Gloger meinte, es gäbe ein unterschiedliches Verständnis der Aufgabe von Medien in Russland und Deutschland hin. Während es in Deutschland Aufgabe der Medien sei, Informationen zu liefern, damit die Menschen kompetente Entscheidungen fällen könnten, sähen in Russland die Medien ihre Aufgabe darin zu erziehen und neue Menschen zu schaffen.

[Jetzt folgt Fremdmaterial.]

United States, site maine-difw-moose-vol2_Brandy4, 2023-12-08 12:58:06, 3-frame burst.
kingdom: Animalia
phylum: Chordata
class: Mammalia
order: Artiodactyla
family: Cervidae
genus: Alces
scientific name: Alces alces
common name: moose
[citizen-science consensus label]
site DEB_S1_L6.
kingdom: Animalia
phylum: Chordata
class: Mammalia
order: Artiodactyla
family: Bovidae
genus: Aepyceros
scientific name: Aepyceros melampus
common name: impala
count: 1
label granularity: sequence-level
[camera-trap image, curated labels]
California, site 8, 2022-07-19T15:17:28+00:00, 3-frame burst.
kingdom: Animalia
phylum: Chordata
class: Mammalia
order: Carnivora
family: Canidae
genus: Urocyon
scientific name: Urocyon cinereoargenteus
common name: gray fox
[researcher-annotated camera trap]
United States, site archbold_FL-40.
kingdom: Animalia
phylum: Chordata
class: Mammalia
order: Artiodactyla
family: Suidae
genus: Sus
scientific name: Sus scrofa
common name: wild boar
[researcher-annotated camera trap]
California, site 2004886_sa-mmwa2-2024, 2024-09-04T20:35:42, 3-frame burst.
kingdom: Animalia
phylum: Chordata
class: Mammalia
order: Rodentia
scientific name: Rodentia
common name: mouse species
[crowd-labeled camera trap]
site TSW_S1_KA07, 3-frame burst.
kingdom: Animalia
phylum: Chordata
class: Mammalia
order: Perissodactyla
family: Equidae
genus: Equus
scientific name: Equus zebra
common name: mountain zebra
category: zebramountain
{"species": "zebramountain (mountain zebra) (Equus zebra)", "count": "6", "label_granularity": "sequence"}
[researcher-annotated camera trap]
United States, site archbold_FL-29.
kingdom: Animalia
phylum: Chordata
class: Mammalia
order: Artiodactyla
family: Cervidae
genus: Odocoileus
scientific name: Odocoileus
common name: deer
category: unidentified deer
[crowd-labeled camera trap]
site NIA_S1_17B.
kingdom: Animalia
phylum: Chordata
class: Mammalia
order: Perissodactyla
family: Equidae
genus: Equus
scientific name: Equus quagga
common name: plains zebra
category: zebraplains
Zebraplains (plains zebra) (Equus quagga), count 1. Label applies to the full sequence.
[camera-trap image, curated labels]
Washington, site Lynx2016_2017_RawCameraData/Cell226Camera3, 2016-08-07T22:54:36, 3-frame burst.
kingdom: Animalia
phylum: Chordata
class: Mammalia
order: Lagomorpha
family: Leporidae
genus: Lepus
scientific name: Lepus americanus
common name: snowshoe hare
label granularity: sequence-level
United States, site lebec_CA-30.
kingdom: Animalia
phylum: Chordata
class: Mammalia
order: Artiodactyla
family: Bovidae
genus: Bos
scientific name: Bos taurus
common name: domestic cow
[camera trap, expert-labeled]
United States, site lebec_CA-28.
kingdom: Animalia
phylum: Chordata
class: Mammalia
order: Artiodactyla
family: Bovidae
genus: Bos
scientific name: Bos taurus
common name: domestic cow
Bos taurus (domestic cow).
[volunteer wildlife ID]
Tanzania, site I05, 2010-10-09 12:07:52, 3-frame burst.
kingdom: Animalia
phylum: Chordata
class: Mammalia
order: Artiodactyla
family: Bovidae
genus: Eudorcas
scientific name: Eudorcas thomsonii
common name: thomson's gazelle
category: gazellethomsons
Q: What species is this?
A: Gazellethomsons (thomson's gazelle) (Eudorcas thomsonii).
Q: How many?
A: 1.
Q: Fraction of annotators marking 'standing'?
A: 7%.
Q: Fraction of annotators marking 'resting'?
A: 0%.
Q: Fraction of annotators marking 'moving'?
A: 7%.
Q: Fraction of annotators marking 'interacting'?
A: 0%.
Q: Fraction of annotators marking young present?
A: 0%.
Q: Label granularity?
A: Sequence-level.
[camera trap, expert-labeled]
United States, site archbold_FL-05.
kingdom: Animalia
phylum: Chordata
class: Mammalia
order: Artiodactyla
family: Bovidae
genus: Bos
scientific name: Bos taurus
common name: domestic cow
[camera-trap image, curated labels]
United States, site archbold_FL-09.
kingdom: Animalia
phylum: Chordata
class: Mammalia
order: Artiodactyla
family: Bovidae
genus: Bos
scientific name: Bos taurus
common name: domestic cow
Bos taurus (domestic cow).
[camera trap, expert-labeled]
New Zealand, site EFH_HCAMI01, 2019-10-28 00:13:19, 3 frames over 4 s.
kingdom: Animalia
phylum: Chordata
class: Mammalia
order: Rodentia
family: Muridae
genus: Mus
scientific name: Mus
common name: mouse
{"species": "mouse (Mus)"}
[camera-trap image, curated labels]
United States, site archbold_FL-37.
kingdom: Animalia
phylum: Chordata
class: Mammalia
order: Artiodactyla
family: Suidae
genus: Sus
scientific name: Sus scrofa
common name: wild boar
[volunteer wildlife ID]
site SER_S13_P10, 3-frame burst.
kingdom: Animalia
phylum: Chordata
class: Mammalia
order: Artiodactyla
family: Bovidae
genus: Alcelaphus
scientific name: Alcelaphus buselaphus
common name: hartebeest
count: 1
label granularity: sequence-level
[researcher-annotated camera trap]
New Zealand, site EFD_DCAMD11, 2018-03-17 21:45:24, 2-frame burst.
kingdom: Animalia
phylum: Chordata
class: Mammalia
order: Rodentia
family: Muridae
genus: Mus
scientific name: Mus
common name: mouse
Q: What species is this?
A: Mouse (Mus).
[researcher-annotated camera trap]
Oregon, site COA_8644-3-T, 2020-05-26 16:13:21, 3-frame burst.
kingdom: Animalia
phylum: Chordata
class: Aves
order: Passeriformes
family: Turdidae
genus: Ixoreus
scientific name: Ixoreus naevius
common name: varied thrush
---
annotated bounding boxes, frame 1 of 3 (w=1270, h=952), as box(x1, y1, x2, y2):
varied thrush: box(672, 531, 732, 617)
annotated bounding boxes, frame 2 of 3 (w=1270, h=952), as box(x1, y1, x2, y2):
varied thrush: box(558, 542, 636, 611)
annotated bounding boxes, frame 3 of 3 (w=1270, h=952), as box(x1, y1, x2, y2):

Auf diese sehr unterschiedliche gegenseitige Wahrnehmung folgte eine äußerst lebendige Debatte auf dem Podium und unter den Teilnehmern mit dem Ergebnis, dass Selbstzensur, oder mit anderen Worten „opportune Berichterstattung“ ein Problem in beiden Ländern sei.

Soziale Medien und journalistische Berichterstattung/Gesellschaftlicher Wandel durch Soziale Medien

Das Thema „Soziale Medien und journalistische Berichterstattung – gesellschaftlicher Wandel durch soziale Medien“ diskutierten Jochen Spangenberg, Medienexperte und Lehrbeauftragter der TU Berlin und Anna Litvinenko vom Institut für Journalistik und Kommunikationswissenschaften der Staatlichen Universität St. Petersburg.

Litvinenko stellte die Studie zur Fragmentarisierung der russischen Gesellschaft vor. Demnach gebe es „Vier Russlands“: Städte über eine Millionen Bevölkerung, Städte mit rund 300.000 Einwohnern (soviet patterns), die depolitisierten Provinzen sowie die Migranten und der Kaukasus.

Ihre Erkenntnisse zur Internetnutzung in Russland: Bei 12 bis 17jährigen ist mail.ru fast doppelt so beliebt wie Pervyj Kanal. Facebook werde in Russland vor allem von Liberalen/Intellektuellen genutzt, 2011 waren es 9 Millionen; viel verbreiteter sei vkonakte.ru mit 119 Millionen Nutzern in 2012.

Jochen Spangenberg gab einen Überblick über die Anforderungen an Journalisten im Internetzeitalter und über den schwierigen Umgang mit Informationen aus den digitalen Medien wie Twitter im journalistischen Alltag.

NGO’s – Treiber gesellschaftlichen Fortschritts oder Störfaktor in Politik und Wirtschaft?

Über NGO’s als Treiber gesellschaftlichen Fortschritts oder Störfaktor in Politik und Wirtschaft diskutierten Elena Belokurova von der Europäischen Universität St. Petersburg und Svetlana Gannushkina von der Flüchtlingshilfsorganisation „Komitee Zivile Unterstützung/Bürgerbeteiligung“ in Moskau.

Gannuschkina legte dar, dass gängige Meinungen über NGOs wie „Ihr seid nicht die gewählte Macht“ oder aber „Ihr seid Motor für die Regierung, für Bewegung“ nicht für Russland zuträfen. Das System in Russland leiste Widerstand und die Bemühungen der NGO’s zeigten keinerlei Wirkung.

Die Beziehung zum Staat werde immer schwieriger: Nicht nur, weil der Staat den dritten Sektor entfernen wolle, sondern auch, weil der Staat zerfalle, so gebe es beispielsweise keine unabhängigen Richter. Ihre eigene Organisation wurde zum ausländischen Agenten aufgrund eines Antikorruptionsprojektes erklärt. Gannuschkina plädierte für die Annäherung von drittem Sektor und der Wirtschaft, denn beide hätten ähnliche Interessen, wie das Thema Migration und Lösungen beim Thema Legalisierung bei Arbeitskräften und Beschaffung von Arbeitsgenehmigungen.

Belokurowa verglich die Rolle von NGOs in Deutschland und Russland: In Deutschland übernehmen NGOs zunehmend soziale Aufgaben vom Staat, in Russland dagegen wolle der Staat NGOs zur Lösung sozialer Aufgaben heranziehen. In Russland machten NGOs viel weniger Lobbyismus als in Deutschland und seien daher wesentlich weniger präsent im öffentlichen Diskurs.

Die Finanzierung von NGO’s durch große Unternehmen erfolge laut Gannuschkina nicht aufgrund der negativen Erfahrung im Fall Chodorkowskij. Es gebe da eher anonyme Förderung bzw. Unterstützung durch Unternehmer in den Regionen, die in der Regel durch persönliche Beziehungen zustande kämen.